Why It Just Keeps Growing Back

Ever heard of goutweed? Terrible name, I know, but that’s just the start of what’s bothersome about this plant. The last house I lived in, goutweed was everywhere. The previous owners thought it was pretty, and they gleefully found it homes all over the property. It was kind of pretty, I guess, and in the wild, it wouldn’t demand attention. In a suburban backyard, it was invasive, nothing short of an angry, green bully. That pretty wee plant got into and took over every available nook and cranny of both our front and back yard. It showed up at the very beginning of spring and choked out the stuff I really wanted to grow there. I spent hours and hours in the summer, ripping it out in handfuls, only to see it rushing back in within days. I swear sometimes I could see it re-blossoming as I watched, sweaty and frustrated. Our neighbours had to deal with it as well, and were gracious enough to not blame us for starting this this leafy scourge.

Experts told us that the only way to get rid of it was to torch the yard (literally) and start over, and even then, it might still come back. Goutweed, as it turns out, is an evolutionary marvel, an invasive species. It thrives in shade and is drought tolerant. It’s the first out of the gate when the frost melts. It’s happy to hide out underground for a spell, fooling us into thinking it’s gone. Even one or two little shoots of this beast can easily lead to a future siege. Planting it anywhere means a commitment to either ripping it up on a regular basis, or else giving in and having it take over completely.

If Audrey 2 of Little Shop of Horrors had been goutweed, it would have been a very short musical about a very swift takeover of the planet.

Okay, here endeth the botany lesson, and beginneth the metaphor: Goutweed is an awful lot like hate.

Like goutweed, hate can start out looking innocuous. Maybe it even looks “pretty” to some, depending on their motives and aspirations.

Like goutweed, hate thrives wherever and whenever you let it. It creeps over and starves out anything else struggling to grow around it, starting with, but not limiting itself to the most vulnerable in the vicinity.

Like goutweed, hate survives and even thrives in the dark. It doesn’t go away or get weaker because we can’t (or don’t want to) see it. It sits there and waits for any opportune time to return with a vengeance.

Most importantly, like goutweed, hate can’t be controlled without dedicated and ongoing efforts to yank it out. There is no half-way, “I’ll just pull up a little here and there” solution to hate. It’s an all-or-nothing deal. When we pick and choose which instances of hate we allow to grow, and which we refuse to tolerate, it comes back, often worse than before. Every patch of hate we choose to just leave for later thrives at the cost of something or someone else. Deliberately sowing more hate is despicable and inhuman, but so is shrugging it off and assuming it isn’t our job to do something about what’s already creeping up.
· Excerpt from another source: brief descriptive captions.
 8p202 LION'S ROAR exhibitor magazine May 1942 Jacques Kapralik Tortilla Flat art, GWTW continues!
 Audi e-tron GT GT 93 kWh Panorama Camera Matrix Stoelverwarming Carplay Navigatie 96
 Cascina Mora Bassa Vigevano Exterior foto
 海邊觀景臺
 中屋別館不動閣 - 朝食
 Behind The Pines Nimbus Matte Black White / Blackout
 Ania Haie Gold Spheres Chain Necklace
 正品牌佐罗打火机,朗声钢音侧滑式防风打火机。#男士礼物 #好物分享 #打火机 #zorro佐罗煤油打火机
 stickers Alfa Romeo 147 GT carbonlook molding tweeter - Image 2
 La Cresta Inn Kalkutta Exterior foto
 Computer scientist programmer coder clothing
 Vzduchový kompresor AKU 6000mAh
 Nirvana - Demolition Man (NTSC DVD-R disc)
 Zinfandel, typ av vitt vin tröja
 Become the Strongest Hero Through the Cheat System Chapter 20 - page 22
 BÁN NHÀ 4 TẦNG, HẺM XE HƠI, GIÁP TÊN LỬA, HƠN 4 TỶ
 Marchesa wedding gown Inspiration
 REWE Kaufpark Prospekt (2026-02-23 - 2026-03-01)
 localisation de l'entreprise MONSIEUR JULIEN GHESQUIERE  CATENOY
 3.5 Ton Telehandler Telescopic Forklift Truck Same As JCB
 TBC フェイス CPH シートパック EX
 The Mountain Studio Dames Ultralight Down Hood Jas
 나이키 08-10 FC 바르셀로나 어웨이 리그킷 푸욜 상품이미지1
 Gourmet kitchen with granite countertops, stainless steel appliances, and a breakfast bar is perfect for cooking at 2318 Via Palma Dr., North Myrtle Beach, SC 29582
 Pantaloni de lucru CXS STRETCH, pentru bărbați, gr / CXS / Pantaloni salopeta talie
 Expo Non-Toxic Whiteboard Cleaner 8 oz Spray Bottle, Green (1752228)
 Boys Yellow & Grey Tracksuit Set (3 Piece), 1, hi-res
And yes, it’s an ongoing process, one we’ll have to teach to those who come after us, lest they find themselves overcome with it.

I’ll admit that on many occasions, when we lived on that goutweed-infested property, I just got tired of dealing with it. My back and arms got sore, and there were times when I figured it was a losing battle and I couldn’t bring myself to get out there and at least try to thin the herd, even just a little. Eventually we moved, and I got to do the “well it’s not in my back yard” thing. Maybe the new owners of our previous house did something about it, and maybe they didn’t, but it was no longer my problem. How lucky I was to not have to be mindful and motivated (oh, the cringe), to be in a position to just shrug it off, even when I knew it was probably just one bad transplant away from popping up in my new garden.

We’re in the midst of what feels like an overgrowth of hate right now. Some of it is a fresh crop, with some horrific, newly-bred varieties, and some of it is old shoots that were just never dug up and disposed of. Some of it has been deliberately cultivated, and some of it just snuck in while we were looking elsewhere. All of it is keeping us from nurturing other things, more important, unifying, healing things, the things we need in order to deal with the multitude of heartbreaks the world currently has in store for us. It’s a relatively small, smooshed-together garden we share, and there’s no “my back yard” or “your backyard” right now. What blocks out the light for others will eventually do the same for us, maybe even more so.

As Joni Mitchell once said “We’ve got to get ourselves back to the garden.” Put on some gloves and start weeding. No more excuses.